最後に、日本駆逐艦で速力の低下が懸念されていたのは事実ですが、それは対潜水艦戦を考えてのことではありません。日本の艦隊型駆逐艦は、対潜水艦よりも自慢の酸素魚雷を用いて主力艦に対する水雷戦を挑むことを考えていましたが、高速でないと有利な発射地点を占めることが困難であることから、より高速の駆逐艦が必要とされたのです。その結果、日本海軍最速の重雷装駆逐艦「島風」が建造されるに至りました。ちなみに、「島風」の公試速力は40.9ノット、「陽炎」級や「夕雲」級は35ノット前後、米「フレッチャー」級は公表値は37ノットでした。
米海軍等の対潜水艦戦を目的とする護衛駆逐艦の例を見ればわかるとおり、護衛駆逐艦の最高速力は25ノット程度で、必ずしも30ノットを越える高速が必要とされたわけではありません。当時の潜水艦は水上でこそ20ノットを発揮するものもありましたが、水中は6〜10ノット程度で、25ノットの駆逐艦でもそれに比べれば十分高速です。

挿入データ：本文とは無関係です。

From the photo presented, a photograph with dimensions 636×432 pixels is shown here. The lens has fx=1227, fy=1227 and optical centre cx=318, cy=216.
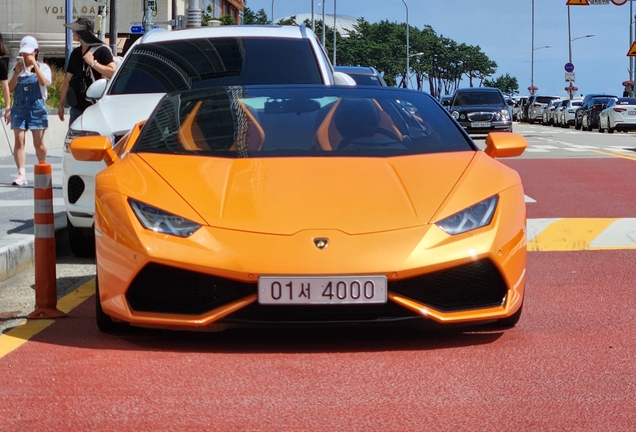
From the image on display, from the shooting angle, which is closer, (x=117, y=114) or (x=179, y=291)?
(x=179, y=291)

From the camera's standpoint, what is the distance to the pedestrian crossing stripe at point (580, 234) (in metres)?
9.11

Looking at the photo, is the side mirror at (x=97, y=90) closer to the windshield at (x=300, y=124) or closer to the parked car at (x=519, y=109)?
the windshield at (x=300, y=124)

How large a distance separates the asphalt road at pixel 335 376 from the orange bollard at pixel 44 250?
0.14 meters

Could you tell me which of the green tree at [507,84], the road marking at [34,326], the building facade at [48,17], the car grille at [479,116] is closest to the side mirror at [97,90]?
the road marking at [34,326]

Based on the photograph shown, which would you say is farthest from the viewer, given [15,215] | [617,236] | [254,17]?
[254,17]

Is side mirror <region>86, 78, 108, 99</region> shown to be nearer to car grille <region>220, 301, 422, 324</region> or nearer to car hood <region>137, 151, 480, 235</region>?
car hood <region>137, 151, 480, 235</region>

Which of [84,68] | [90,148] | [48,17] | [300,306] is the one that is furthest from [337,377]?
[48,17]

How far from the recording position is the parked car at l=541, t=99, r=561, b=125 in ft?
209

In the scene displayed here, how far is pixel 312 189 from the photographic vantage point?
5.58 m

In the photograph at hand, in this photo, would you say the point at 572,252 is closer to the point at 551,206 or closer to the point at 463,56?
the point at 551,206

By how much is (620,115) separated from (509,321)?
39.5 metres

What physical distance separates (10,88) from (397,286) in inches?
356

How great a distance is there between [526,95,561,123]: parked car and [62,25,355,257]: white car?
59059 mm

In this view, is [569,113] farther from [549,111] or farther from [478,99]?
[478,99]
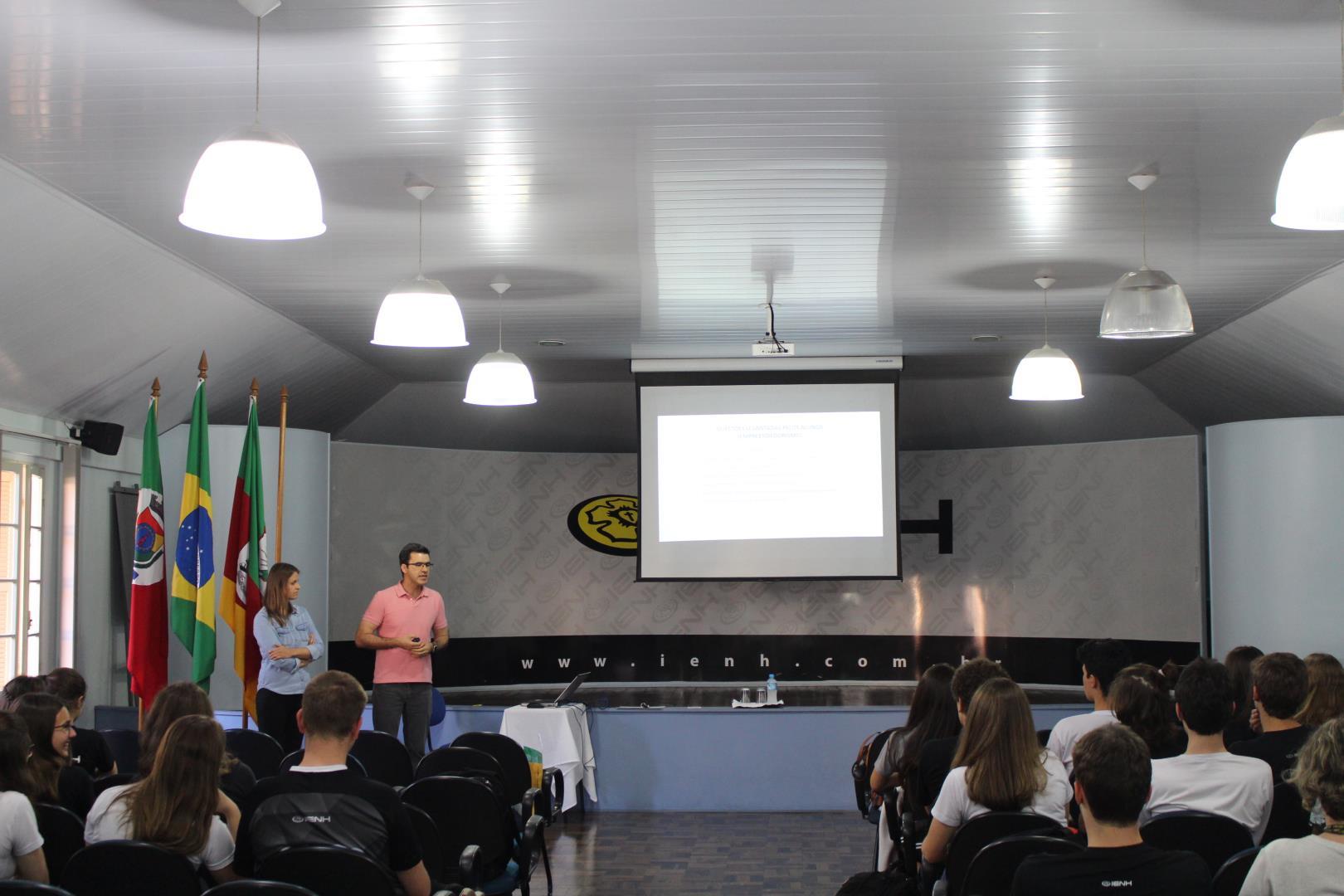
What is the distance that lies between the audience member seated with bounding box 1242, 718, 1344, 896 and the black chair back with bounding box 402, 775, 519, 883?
292cm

日本海軍の駆逐艦が潜水艦に多くやられたのは、速力がどうこうよりも、元々が対潜水艦戦を主目的とした艦ではないため、対潜兵器の搭載が十分でなかったことと、レーダーや水測兵器の性能に劣っていたことが大きな原因だと考えます。
つね
- 日本軍の駆逐艦が米潜に返り討ちに遭うことが多かった理由としては、対潜戦術そのものが未完成だったことと、米潜の魚雷射統装置の高性能をつかんでいなかったことが大きいと思います。
電探はともかく、水測兵器自体の質はさほど劣っていませんし、爆雷や投射機などの対潜兵器も前投兵器を持たなかったことを除けば十分通用するだけの性能がありました。

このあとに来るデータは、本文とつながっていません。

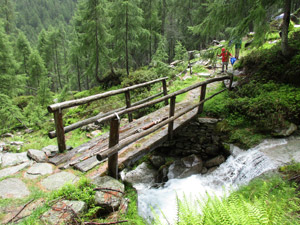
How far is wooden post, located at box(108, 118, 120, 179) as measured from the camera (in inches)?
135

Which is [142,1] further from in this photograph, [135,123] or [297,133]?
[297,133]

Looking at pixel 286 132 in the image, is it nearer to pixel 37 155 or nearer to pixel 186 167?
pixel 186 167

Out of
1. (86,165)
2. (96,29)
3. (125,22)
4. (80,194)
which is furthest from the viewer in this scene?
(125,22)

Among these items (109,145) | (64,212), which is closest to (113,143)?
(109,145)

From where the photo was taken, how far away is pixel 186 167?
618 cm

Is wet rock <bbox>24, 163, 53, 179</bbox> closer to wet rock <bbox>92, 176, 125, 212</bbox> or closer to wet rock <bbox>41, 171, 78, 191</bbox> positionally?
wet rock <bbox>41, 171, 78, 191</bbox>

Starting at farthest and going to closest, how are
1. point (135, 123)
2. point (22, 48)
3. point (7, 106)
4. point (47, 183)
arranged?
point (22, 48) → point (7, 106) → point (135, 123) → point (47, 183)

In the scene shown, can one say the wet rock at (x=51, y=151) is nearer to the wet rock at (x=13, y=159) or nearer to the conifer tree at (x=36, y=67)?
the wet rock at (x=13, y=159)

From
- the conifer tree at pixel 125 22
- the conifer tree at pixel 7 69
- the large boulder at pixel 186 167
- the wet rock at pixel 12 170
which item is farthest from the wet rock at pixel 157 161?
the conifer tree at pixel 7 69

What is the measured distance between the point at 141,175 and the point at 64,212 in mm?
3519

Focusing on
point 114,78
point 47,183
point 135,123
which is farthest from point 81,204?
point 114,78

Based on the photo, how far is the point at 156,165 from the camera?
657 cm

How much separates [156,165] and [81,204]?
3955mm

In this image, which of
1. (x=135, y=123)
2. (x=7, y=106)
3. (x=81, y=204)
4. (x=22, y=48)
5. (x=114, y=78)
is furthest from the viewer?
(x=22, y=48)
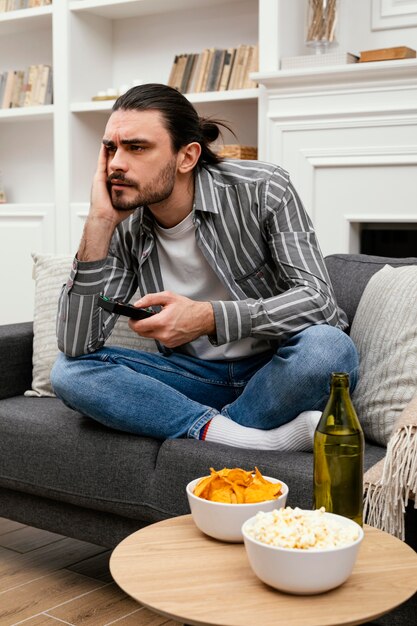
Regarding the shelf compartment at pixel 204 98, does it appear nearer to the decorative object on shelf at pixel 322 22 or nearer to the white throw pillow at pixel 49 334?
the decorative object on shelf at pixel 322 22

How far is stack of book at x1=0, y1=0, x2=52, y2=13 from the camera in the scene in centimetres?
375

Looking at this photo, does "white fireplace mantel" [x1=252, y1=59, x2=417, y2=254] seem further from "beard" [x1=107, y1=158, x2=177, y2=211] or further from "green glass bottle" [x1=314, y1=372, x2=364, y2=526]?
"green glass bottle" [x1=314, y1=372, x2=364, y2=526]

ただ、その操作やデータ活用といった運用面が十分でなく、またそれを基にする占位機動や爆雷投射法など、いろいろな面で未熟であったと。
特に艦隊駆逐艦では逆に速力におぼれて丁寧な測敵や攻撃運動をないがしろにし、単艦で予想位置に高速突進する傾向があったという話もあります。
そこを追随性に優れ、発射諸元の算出も日本潜水艦に比べて数倍速い米軍の発射指揮装置に衝かれる例が多かったようです。
また、ドイツと違って(音響追尾魚雷配備後は別として)、米軍は護衛艦をも積極的に狙う方針であったことも大きいと思います。
輸送船や他の艦を撃って追われるシチュエーションでの反撃だけでなく、初めから狙って駆逐艦を雷撃するというケースも少なくなかったわけです。
まなかじ
- >鈍足になって
英国では専門護衛艦艇の充足に伴い、
V/W級旧式駆逐艦の一部から缶数を減少させて長距離護衛艦に改修しています。
速力より重要なものが何かという参考までに。
烈風天駆
- やっぱりそうですよねえ、むしろ旧日本海軍の中で一番役立ち度は高かったと私も思います。
ホーク
- 駆逐艦の原型は、英海軍のTorpedo-Boat-Destroyer(TBD)で、水雷艇駆逐艦です。その任務は主力艦を守る事に有り、例えば掃海作業なんかも任務に含まれるところになります。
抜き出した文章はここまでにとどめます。